Collected data entries:

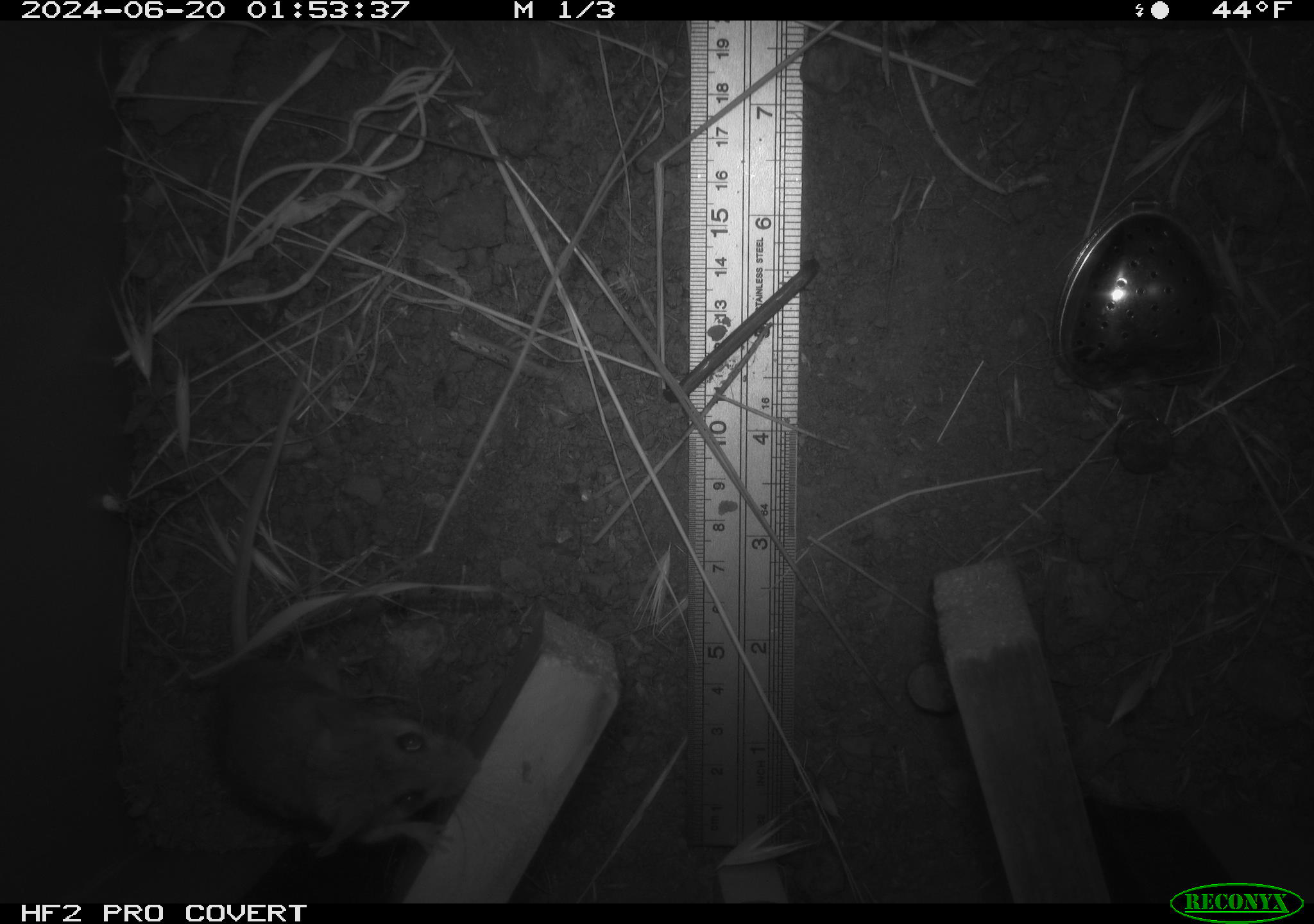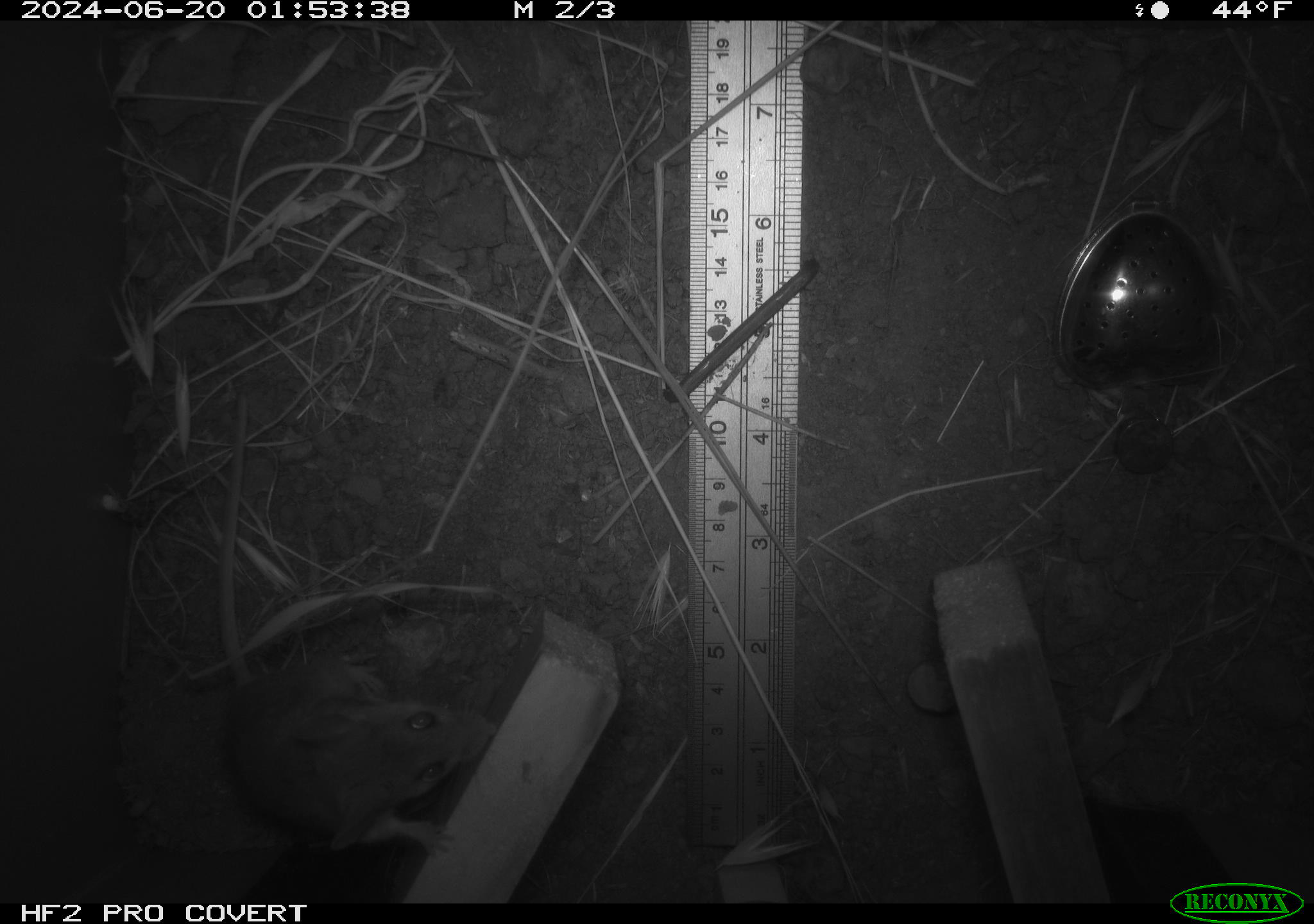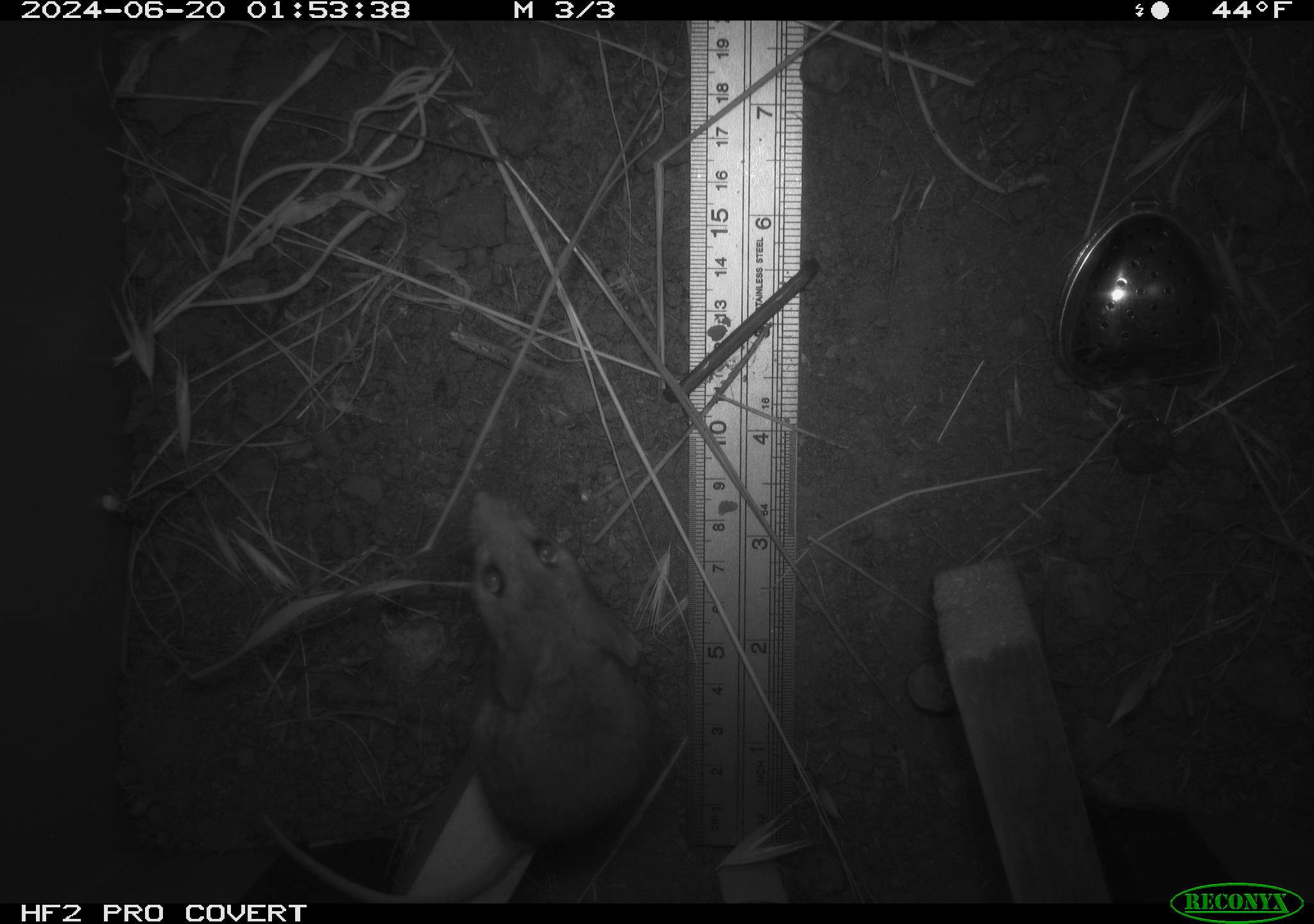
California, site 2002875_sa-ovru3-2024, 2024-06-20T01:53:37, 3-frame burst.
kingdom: Animalia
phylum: Chordata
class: Mammalia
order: Rodentia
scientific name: Rodentia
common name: mouse species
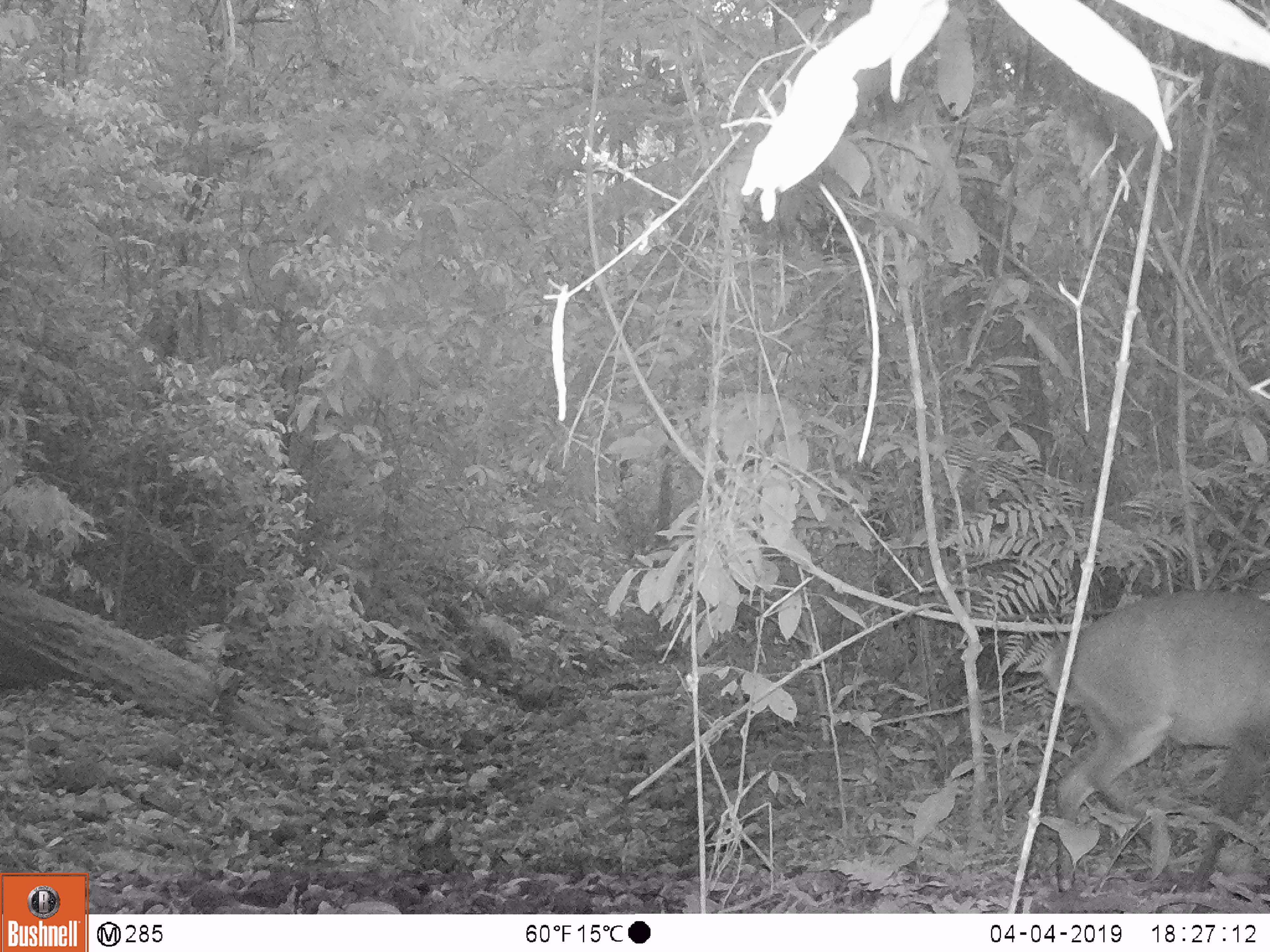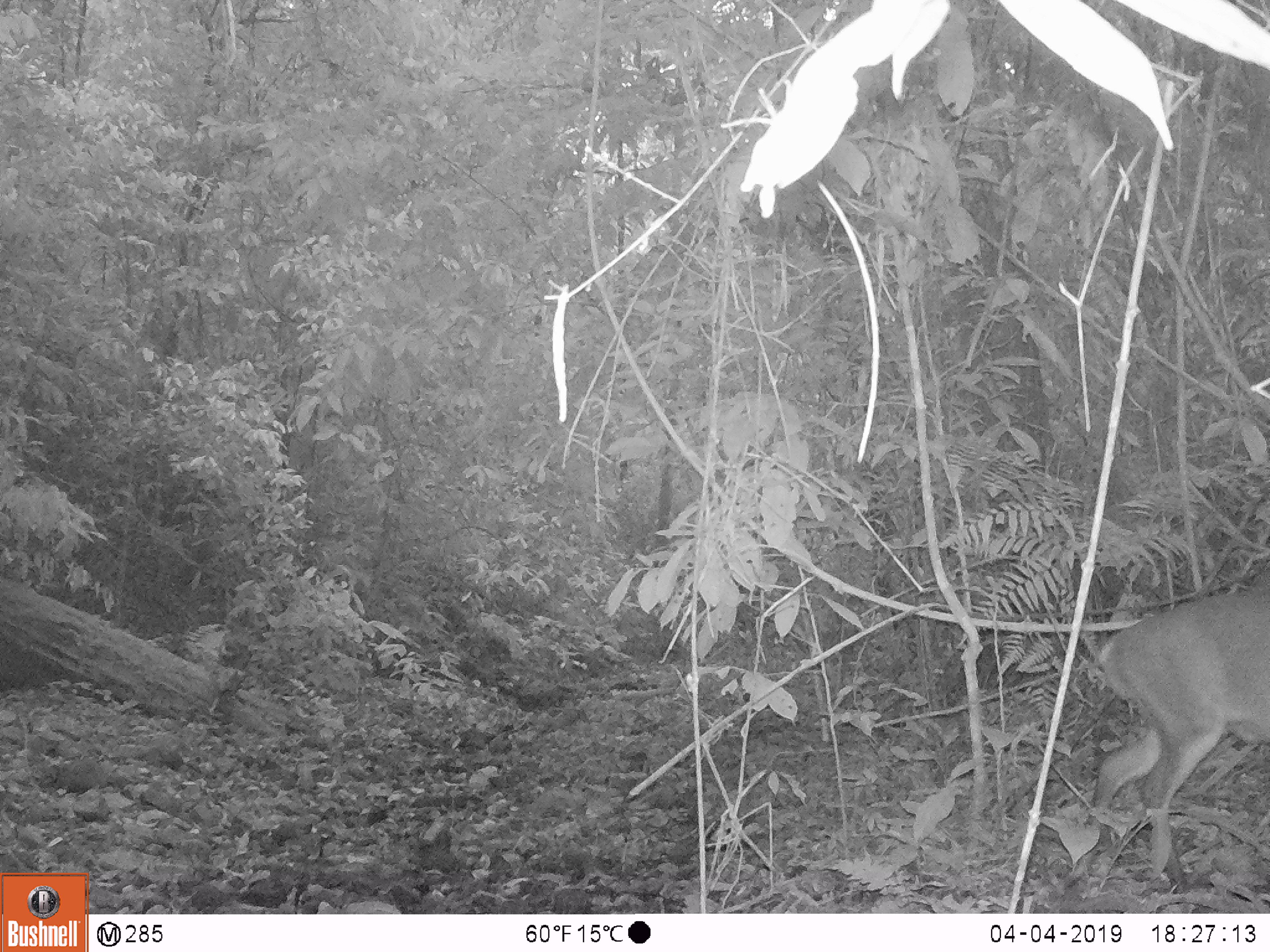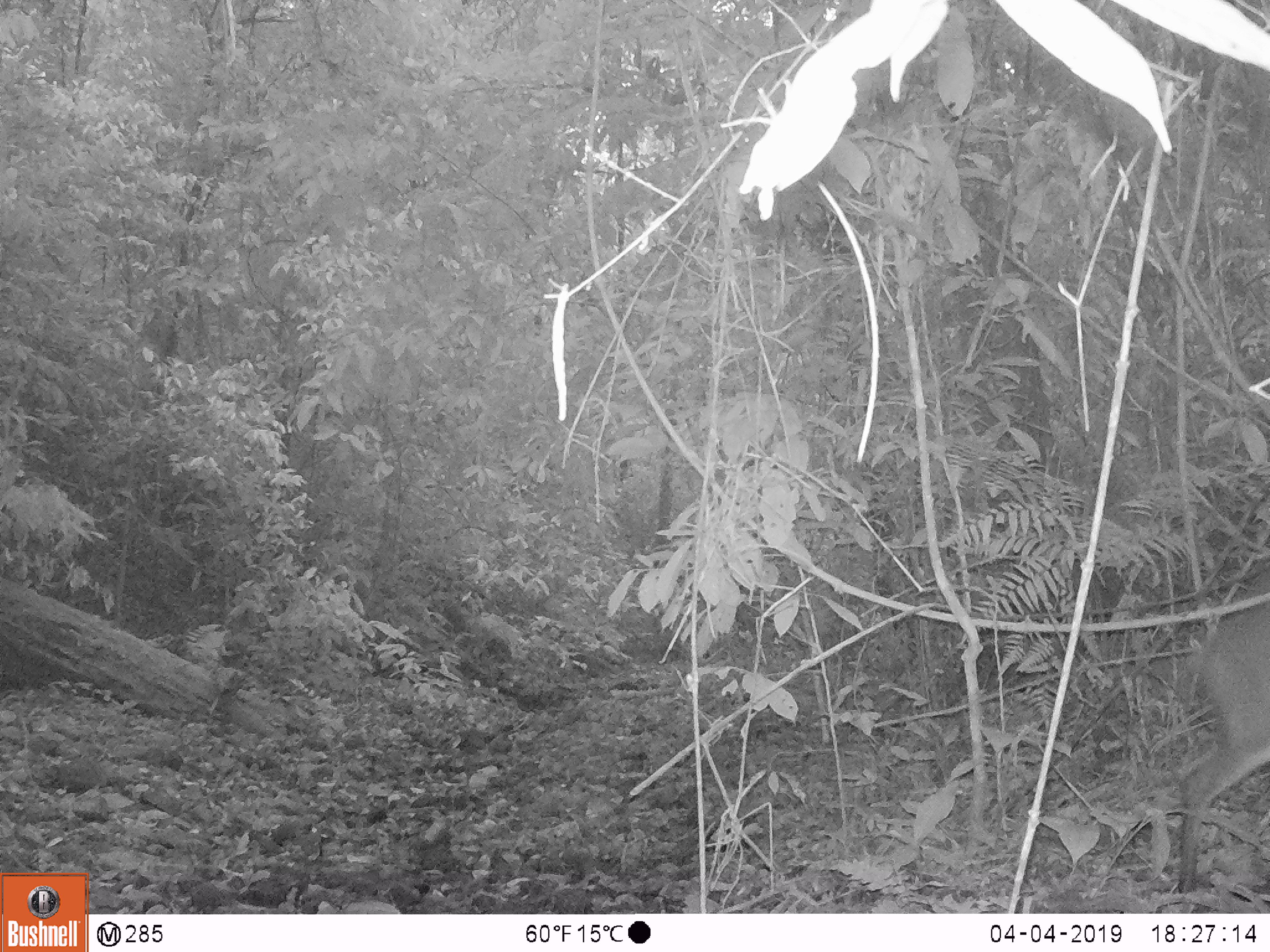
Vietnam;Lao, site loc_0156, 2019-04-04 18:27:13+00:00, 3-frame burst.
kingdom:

What you need to do:
Retype every record as it stands. None of the pictures should appear.

Problem solution:
California, site 2002875_sa-ovru3-2024, 2024-06-20T01:53:37, 3-frame burst.
kingdom: Animalia
phylum: Chordata
class: Mammalia
order: Rodentia
scientific name: Rodentia
common name: mouse species
Vietnam;Lao, site loc_0156, 2019-04-04 18:27:13+00:00, 3-frame burst.
kingdom:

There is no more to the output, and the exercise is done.